阅读文本.
========
【发布时间】:2018-08-01 00:30:27
【问题描述】:
我正在尝试使用 Scrapy python 库抓取 https://www.walmart.com/search/?query=ps3&cat_id=0 上的所有产品名称。
这是我的解析函数
def parseWalmart(self,response):
print("INSIDE PARSE WALMART")
for product in response.xpath('//div[@id="searchProductResult"]/div[@class="search-result-listview-items"]//div[starts-with(@data-tl-id,"ProductTileListView-")]'):
print(product)
product_name = product.xpath('.//div[contains(@class,"search-result-product-title listview")]//a//span//text()').extract()
product_page = product.xpath('.//div[contains(@class,"search-result-product-title listview")]//a/@href').extract()
product_name=" ".join(product_name)
print(product_name)
print("-------------------------------------")
这是我的scrapy请求
yield scrapy.Request(url=i, callback=self.parseWalmart, headers = {"User-Agent":"Mozilla/5.0"})
========
书面任务.
(a) 阅读文本中的问题是何时发布的？
(b) 提问者用哪个 Python 库抓取产品名称？
(c) 在 scrapy 请求中，"User-Agent" 被设为什么值？
这些数据取自另一个来源。

源数据.
========
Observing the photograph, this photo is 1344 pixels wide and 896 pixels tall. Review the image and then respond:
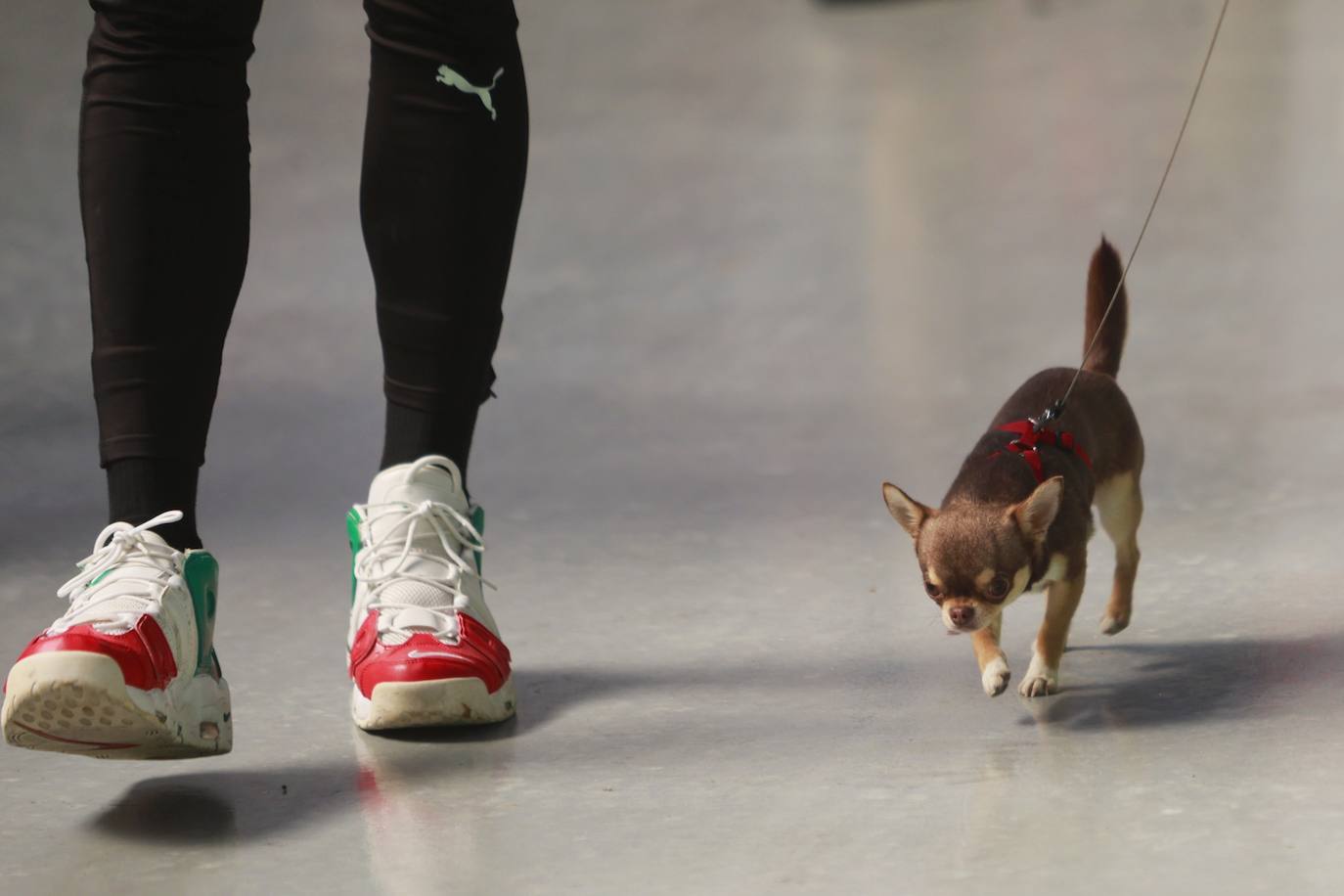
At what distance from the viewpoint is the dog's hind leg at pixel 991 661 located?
1.48 m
========
练习答案.
(a) 2018-08-01 00:30:27
(b) Scrapy
(c) Mozilla/5.0